NAS Abolishes the Ischemic PC-Induced Increase in BH4 Synthesis
As shown in Figure 7, in rabbits preconditioned 24 hours earlier and given vehicle (group XIII) before euthanasia, the BH4 content was increased in the ischemic/reperfused myocardium compared with the nonischemic myocardium (0.45±0.06 versus 0.24±0.03 ng/mg tissue, P<0.05), which confirms the results obtained in group VI in study I. In rabbits that received NAS 24 hours after PC (group XIV), the BH4 content was measured 30 minutes after NAS. In the nonischemic zone, BH4 levels (0.19±0.03 ng/mg tissue) were similar to those observed in group XIII, which indicates that NAS did not affect basal BH4 content; in contrast, in the ischemic/reperfused myocardium, the ischemic PC-induced increase in BH4 content was completely abolished (Figure 7), which indicates that the dose of NAS was sufficient to block the increased synthesis of BH4 associated with late PC. In rabbits that received NAS pretreatment 30 minutes before the ischemic PC protocol on day 1 (group XV), the BH4 content measured 24 hours later was similar to that observed in vehicle-treated rabbits (group XIII; Figure 7), which indicates that the inhibitory effect of NAS on ischemic PC-induced BH4 synthesis had disappeared by 24 hours after treatment.
Discussion
Although the late phase of ischemic PC has been well documented in healthy animals,2–5 to the best of our knowledge, no study has been performed to examine this phenomenon in animals with concurrent hypercholesterolemia.

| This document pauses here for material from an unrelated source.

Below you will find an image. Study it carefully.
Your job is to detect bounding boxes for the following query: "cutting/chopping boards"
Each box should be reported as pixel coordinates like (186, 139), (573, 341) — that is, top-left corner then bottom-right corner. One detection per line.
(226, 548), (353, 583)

The salient findings of the present investigation, conducted in a conscious animal model, can be summarized as follows: (1) brief episodes of ischemia/reperfusion induce delayed protection against myocardial infarction in normocholesterolemic rabbits but fail to do so in rabbits fed a 1% cholesterol diet for 6 weeks, which indicates that hypercholesterolemia abrogates the infarct-sparing effect of late PC; (2) brief episodes of ischemia/reperfusion result in increased myocardial BH4 content 24 hours later in healthy rabbits but not in hypercholesterolemic rabbits, which indicates that hypercholesterolemia prevents the upregulation of BH4 induced by ischemic PC; and (3) in healthy rabbits, the BH4 synthesis inhibitor NAS abolishes both the ischemic PC-induced increase in myocardial BH4 levels and the infarct-sparing effect of late PC, which demonstrates that augmented synthesis of BH4 is required for late PC. These data support the thesis that hypercholesterolemia interferes with late PC by preventing upregulation of myocardial BH4 levels.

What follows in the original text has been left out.